Nightmare situations happen in cultures. I saw this in Israel. Jews and Palestinians can’t talk to one
another, because they don’t even share a basic understanding about what is
going on. There is no narrative or historical
basis for having a conversation. They
even call the same places by different names, and refuse to acknowledge that
the other name exists. If you ask where such-and-such
a street is, somebody will say, “Never heard of it.” Not because they don’t know it by that name, but
because they refuse to acknowledge that other people do know it as that
name.

 

It is not that they feel that they are living in different
worlds.

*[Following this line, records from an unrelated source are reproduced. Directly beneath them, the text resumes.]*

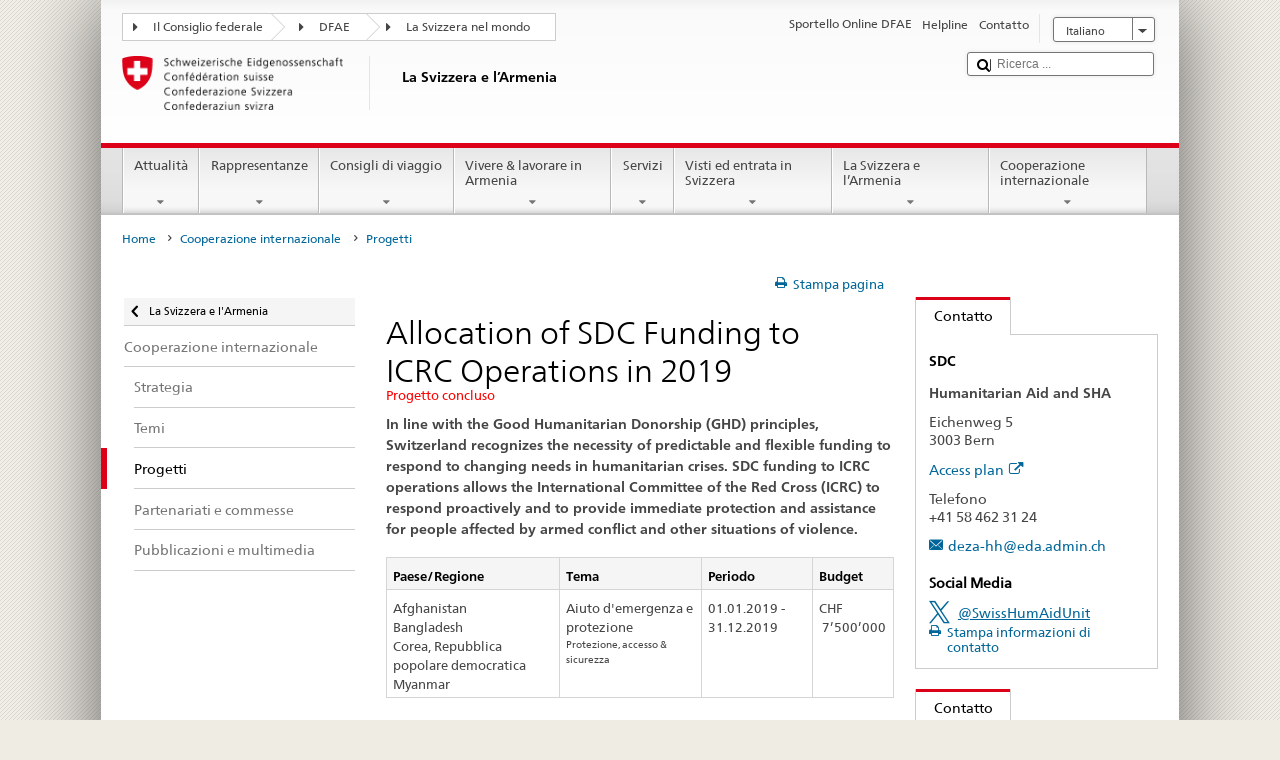

--- FILE ---
content_type: text/css;charset=utf-8
request_url: https://www.fdfa.admin.ch/etc.clientlibs/eda/base/clientlibs/publish/projectprint.min.ACSHASH30a7834f142aa00654bb6b2b7ebd9692.css
body_size: 701
content:
@media all{.project-print-simple-text-budget span{display:block}
.project-budget-big-space{margin-bottom:1.5em}
}
@media print{@page{margin-bottom:2.5cm;margin-top:2.5cm}
.content article .tabbody.tab-body-print{height:auto !important;max-height:5000px}
.dropdownboxheader a.dropdownlinkopened,.dropdownboxheader a.dropdownlinkclosed{text-decoration:none !important}
.project img{width:100%;height:auto}
#galleria{overflow:visible;page-break-inside:avoid}
.galleria-info-description{width:100%;margin-right:0}
.galleria-info-description a{font-size:0 !important}
p.project-print-image-desc,.galleria-info-description h5{font-size:10pt !important}
.main-column{float:none}
.project-print-maintable{font-size:16pt}
.dropdownboxheader{font-family:Arial,sans-serif;font-weight:900;color:#454545;font-size:1.5em}
.project-print-simple-text tr td,.project-print-simple-text tr td p,.project-print-simple-text a,.project-print-simple-text li,.contactParsys li{font-size:17pt;line-height:1.5;overflow:visible !important;border-top-color:#d5d5d5 !important;border-right-color:transparent !important;border-left-color:transparent !important}
.project-print-simple-text ul.tabs-list li a,.content article h3.tabhead{margin-left:0}
.project-print-simple-text article h2{page-break-inside:avoid}
.project-print-map{display:block;page-break-inside:avoid;min-height:0}
.tabs-list,.project-no-print,.gallery-control{visibility:hidden !important;display:none !important}
.tab-body-print a{display:inline !important}
.contactview a,.project-print-link{visibility:visible;display:block;text-decoration:underline !important;cursor:pointer !important}
.project-print-simple-text-budget span{display:block;font-size:17pt;line-height:1.5}
.project-budget-big-space{margin-bottom:.8em}
.linkliste{list-style:none}
.contact_tabs p a{display:block !important}
article.basket a{display:block !important}
table th,table td{font-size:16pt}
.table_simple tr td,.table_simple tr th{border-left:0}
.contactview a.project-print-link{font-size:0 !important}
@-moz-document url-prefix(){html{font-size:70%;max-width:18cm !important}
.table_zebra tr th{font-size:1.1em !important}
.table_zebra tr td{font-size:1.2em !important}
.table_naked tr th,.table_naked tr td,.contactview a{font-size:16px !important}
[class*="span"]{margin-left:0 !important}
.span3,.span6{width:100%}
#pageheader{left:16px}
#main{margin-left:0}
.container{width:100%;padding-right:0;padding-left:0}
.contact_tabs{width:100% !important}
.project-print-simple-text tr td,.project-print-simple-text tr td p,.project-print-simple-text a,.project-print-simple-text li,.contactParsys li{font-size:12pt;line-height:1.5;overflow:visible !important}
.project-print-maintable{font-size:100%}
.project-print-simple-text-budget span{display:block;font-size:12pt;line-height:1.5}
}
}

They both think that there is only
one reality, but that the other one’s view is distorted. They all think that their attitudes are based
on sound, historical events, but if you talk to them about the history and the events,
their stories are different. It seems as
if there are no facts at all about
the past – only faith-based myths disguised as history. So there is no way to talk about it, because
they can’t even say what happened. There
is no way to get to the peace table and agree: “This is what happened. This is where we want to go. This is what we need to do.”

 

Again, my point here is that the root of all this sorrow and
pain and suffering is identity and fear – the tremendous fear that we all have
of loss of identity.

 

I think that we have to respect identity and fear as
powerful motivators in our lives. I
think we can’t kid ourselves about that.
Probably, if we could only realize and respect how powerful those
factors are in motivating us, that in itself would be a major political
breakthrough. Just to realize that would
be a huge advance, I think, because this is what motivates all of us in our
social contacts and our relationships.

 

We always need to know how to negotiate and have some
realistic, hard-nosed ability to make trade-offs; but I am convinced that real
reconciliation, real change of heart, is possible and necessary, not only for
individuals, but for whole societies. It
begins with internal, spiritual work that we do on our cushions and in our
lives. And it continues, when we get up
from our cushions, with how we meet each other – with the heart of forgiveness,
the heart of reconciliation.

 

Internal work. But
not just internal. I think of some lines
from the poet Robert Creeley:

 

Inside and
outside.

Impossible

Possibilities.

 

I always think of those lines. They cheer me up.